So, in less than 20 years a huge shockwave hit the traditional economic powers of the 70s, the US, Europe and Japan. 3 billion people who, for various reasons were isolated from what we called the Western world, started to play a role and to compete with “US”.
These 3 billion people, half of the world population in the 90s, want a more balanced world, a world where they can be part of all the institutions and the global decision‐making processes that are shaping the future of our planet.
How did WE react to this formidable challenge during the last 20 years?
Well great thinkers of the Western world thought that we had the best economic and political systems and that these new and fast‐growing countries had to learn from us, that they had to adapt to us. How arrogant and complacent that was.
Worse, the US, Western Europe and Japan spent the last 30 years living way above their means, they invented very sophisticated financial techniques that allowed our governments, central bankers and other key decision‐makers to ignore the looming crisis of private and sovereign debt. The West was in denial. And, to a certain extent, still is in denial. We have not understood how to adapt to the "3 billion new traders challenge". I'll share with you later what I think it means for the PR industry.
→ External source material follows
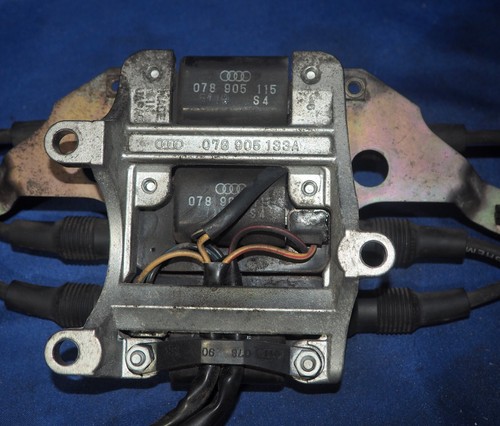 1992-1998 Audi 100 90 A6 Cabrio 2.8L V6 Ignition Coil Assembly OEM W/Warranty - Picture 6 of 7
Let's move to the "1 billion journalists" challenge.
Not long ago, the media industry, so important for our PR activity, was a very capitalintensive industry. Journalists were employed by those tycoons that could invest in global news‐gathering networks, Dow Jones or Reuters, or in TV and radio broadcasting networks, or able to invest in expensive print and distribution systems. They were dictating the news agenda and were influencing comment and analysis pages or programs that, in turn, were influencing the masses.
This still exists of course but, nowadays, a clever individual can also reach a massiveaudience through the web and “social media”, without belonging to one of the big news organizations. News can travel faster on Twitter that it does on Reuters, Dow Jones or Bloomberg. Worse the credibility and reputation of journalists is probably at an all‐time low. And the phone‐hacking issue is only one of too many scandals that have tarnished the reputation and trustworthiness of news organizations.
Today anyone who has a good or bad experience with a company, an institution or with a brand can express his or her views openly and reach tens of thousands of “friends”, or more, at the speed of light. News published by these individuals travel around the world in seconds. This global connection used to be the privilege of the financial community, but it now happens in any on‐line organized community. Conversations are happening 24/7, in a very fragmented world that has no boundaries. Maybe some of you are tweeting right now: summits, conferences can't any longer happen between closed doors.
We are bombarded with numbers: "if Facebook was a country it would be the third largest country in the world, with its 800 millions "friends". There are millions of videos being downloaded from Youtube every hour, 80% of people today are aware of Twitter, but only 16% are using it, etc..
Is it a fad? I don't think so. Ask the music industry: its managers didn't accept that a peer‐topeer technology invented by two students in the late 90s would transform their industry.